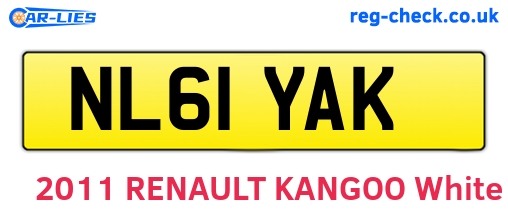 NL61YAK are the vehicle registration plates.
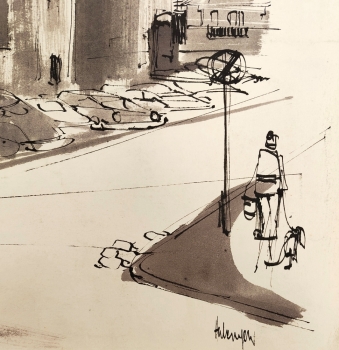 Tugomir Huberger, Church Ink drawing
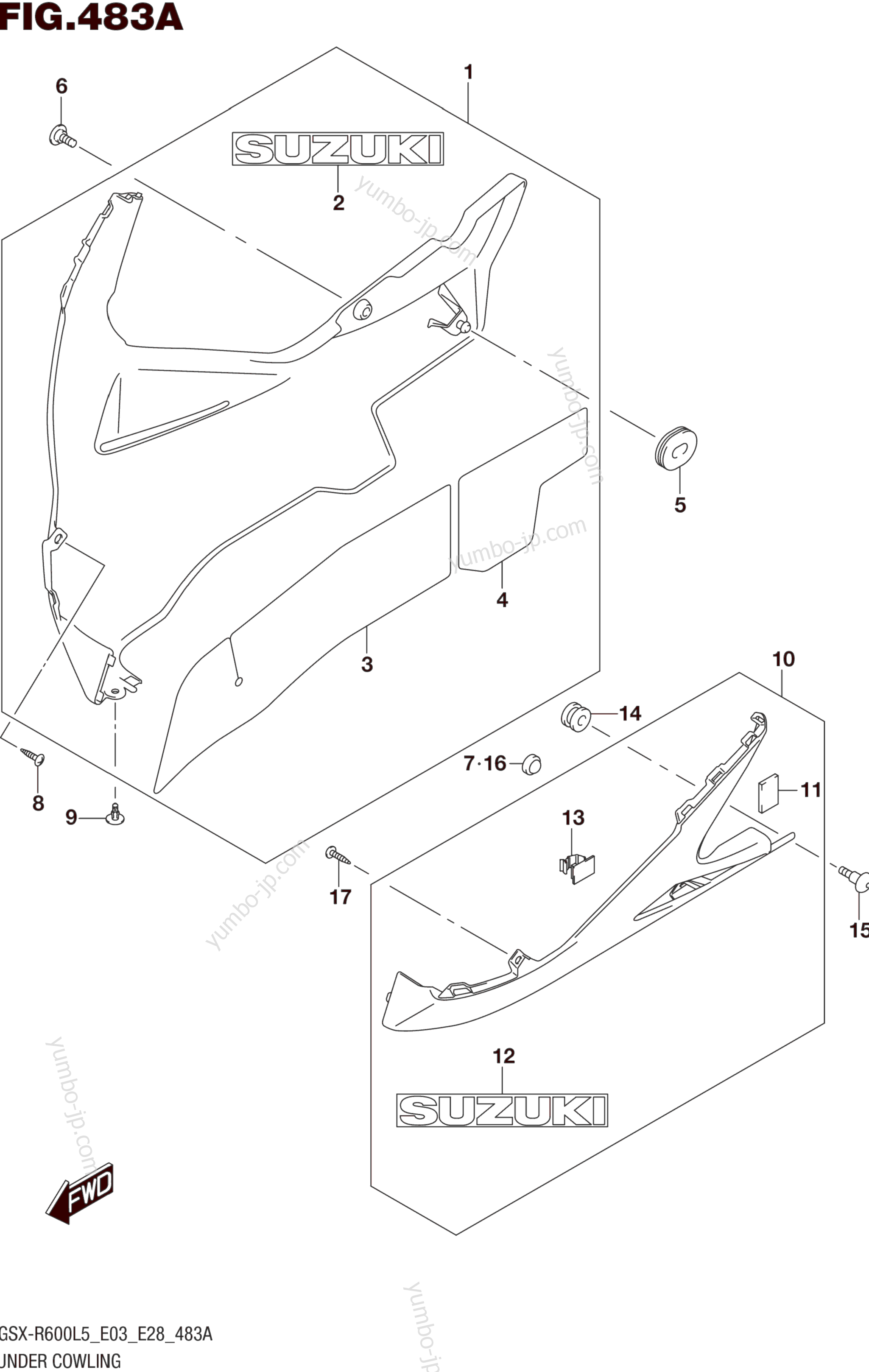 UNDER COWLING for motorcycles SUZUKI GSX-R600 2015 year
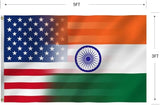 Indian American Combination Flag 3X5FT, Double Sided 3Ply, US India Flags, Men Women Banner,Vibrant Colors, Double Stitched with 2 Brass Grommets, Bar Garden Street Decoration, GYM, Office Decor,Indoor Outdoor Use,Gifts. (US-IN-Z, 3x5ft3ply)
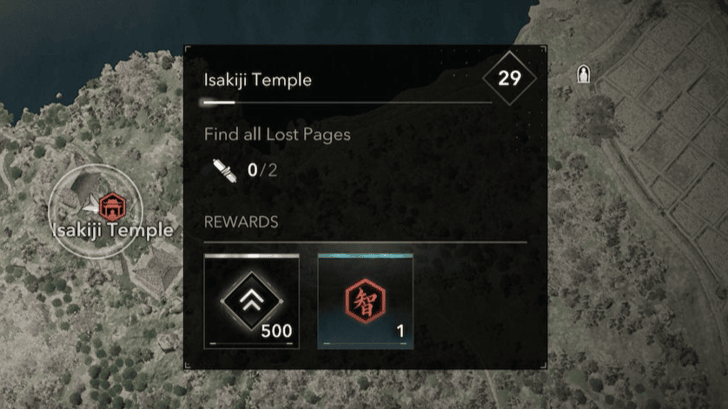 Temple Rewards on Map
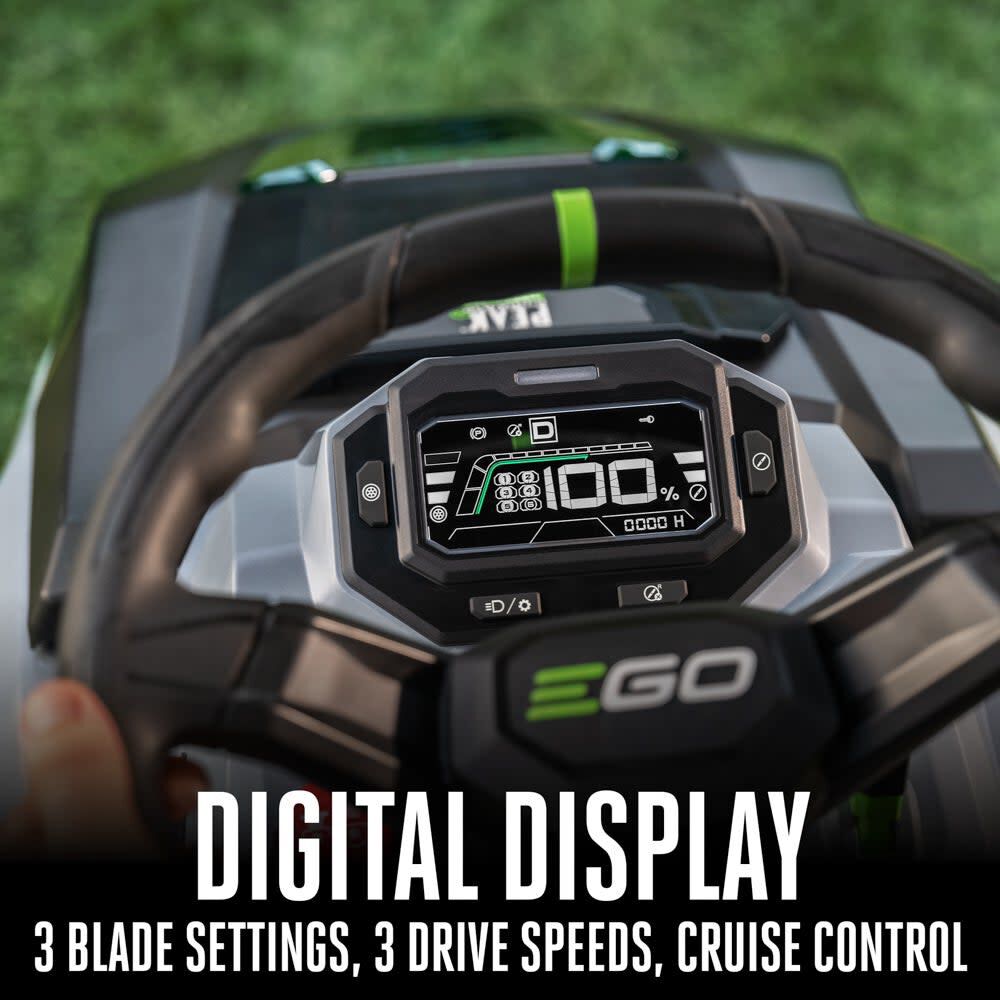 Digital display on the EGO T6 steering wheel: three blade settings, three drive speeds and cruise control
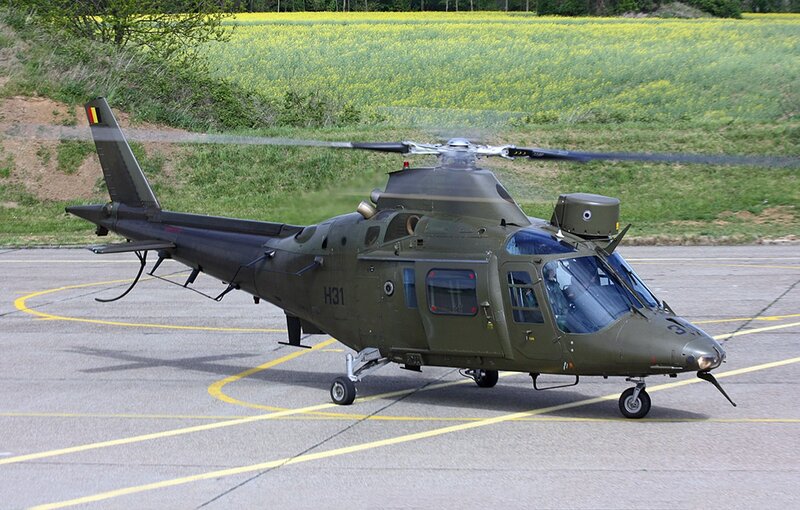 Military helicopter on tarmac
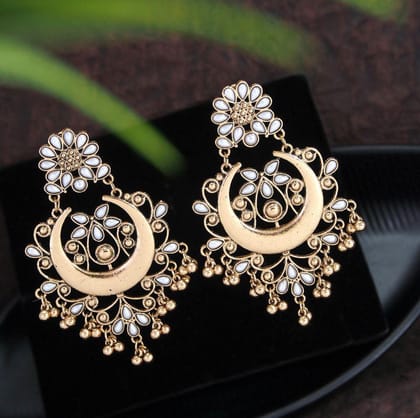 Antique Gold Plated Multicoloured Chandbali Earrings- AER 2788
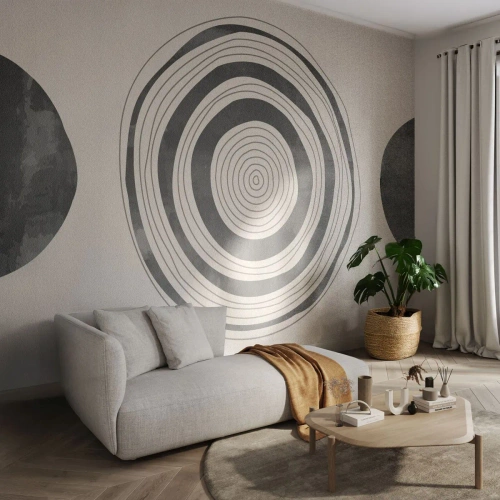 Selbstklebende Fototapete Deluxe Sticker - Wichtig ist, was dazwischen liegt - Räder, Minimalistisch, Zeitgenössisch - 500x350 cm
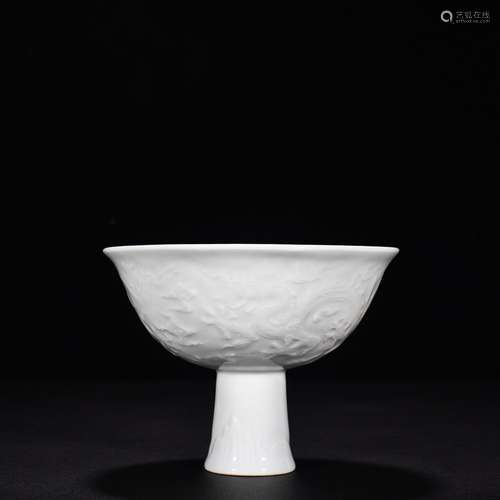 Sweet white glazed carved YunLongWen footed bowl11 cm high 1...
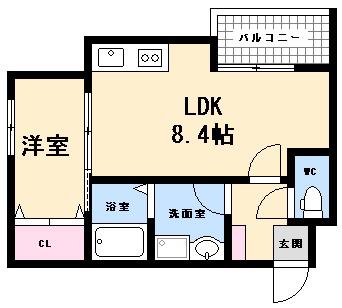 セブンプロート己斐西町II(1LDK/2階)の間取り写真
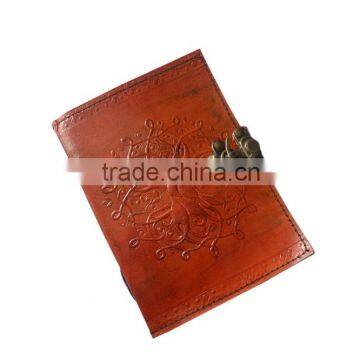 Brass Lock With Handmade Paper Flower Design Printed Embossed Leather Journal Diary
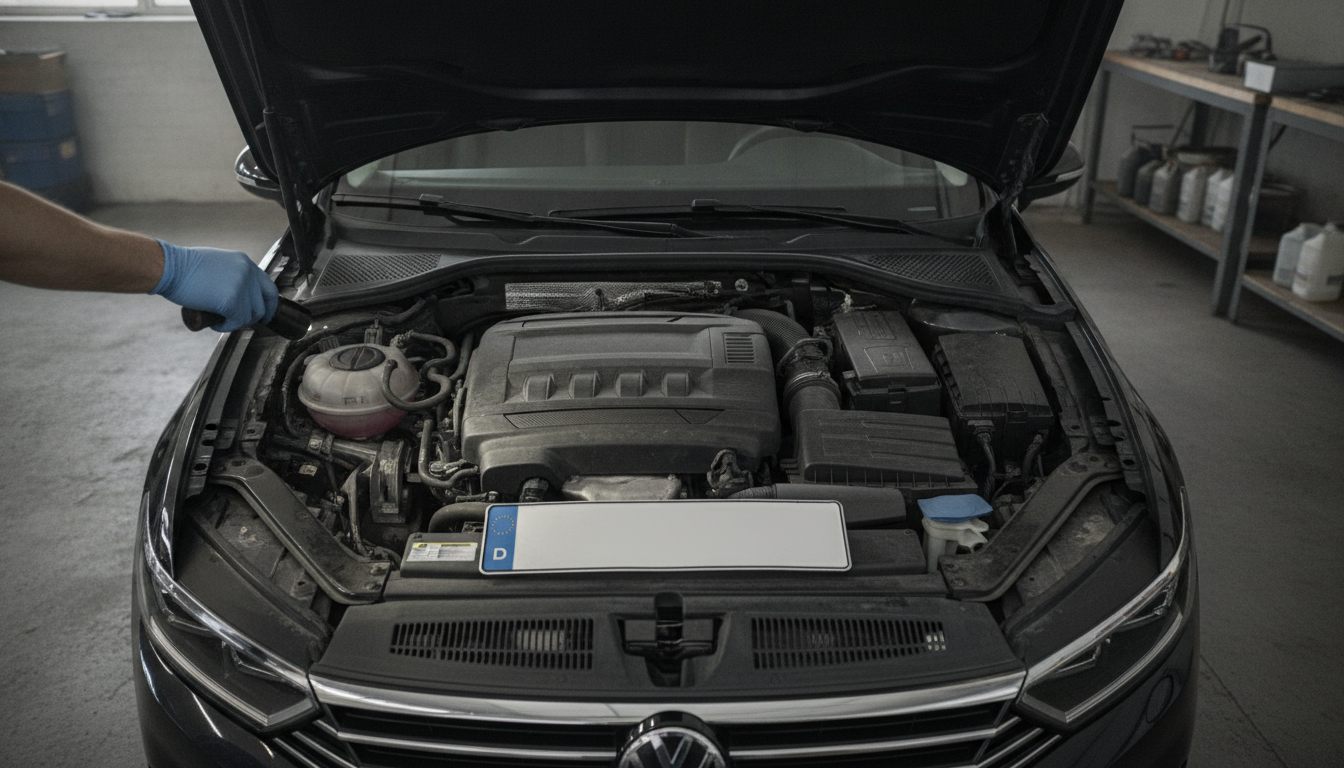 Motorraum eines VW Passat B8 mit 2.0 TDI, Prüfung mit Taschenlampe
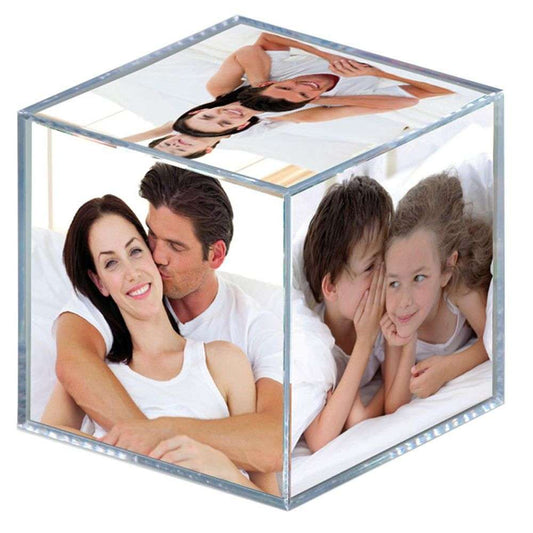 Moldura Cubo Acrílica para 6 fotos 8,5x8,5 cm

__EXERCISE DESCRIPTION__: Reproduce the text of every item above word for word, leaving out the pictures.

__RESULT FOR THIS TASK__:
 NL61YAK are the vehicle registration plates.
 Tugomir Huberger, Church Ink drawing
 UNDER COWLING for motorcycles SUZUKI GSX-R600 2015 year
 Indian American Combination Flag 3X5FT, Double Sided 3Ply, US India Flags, Men Women Banner,Vibrant Colors, Double Stitched with 2 Brass Grommets, Bar Garden Street Decoration, GYM, Office Decor,Indoor Outdoor Use,Gifts. (US-IN-Z, 3x5ft3ply)
 Temple Rewards on Map
 Digital display on the EGO T6 steering wheel: three blade settings, three drive speeds and cruise control
 Military helicopter on tarmac
 Antique Gold Plated Multicoloured Chandbali Earrings- AER 2788
 Selbstklebende Fototapete Deluxe Sticker - Wichtig ist, was dazwischen liegt - Räder, Minimalistisch, Zeitgenössisch - 500x350 cm
 Sweet white glazed carved YunLongWen footed bowl11 cm high 1...
 セブンプロート己斐西町II(1LDK/2階)の間取り写真
 Brass Lock With Handmade Paper Flower Design Printed Embossed Leather Journal Diary
 Motorraum eines VW Passat B8 mit 2.0 TDI, Prüfung mit Taschenlampe
 Moldura Cubo Acrílica para 6 fotos 8,5x8,5 cm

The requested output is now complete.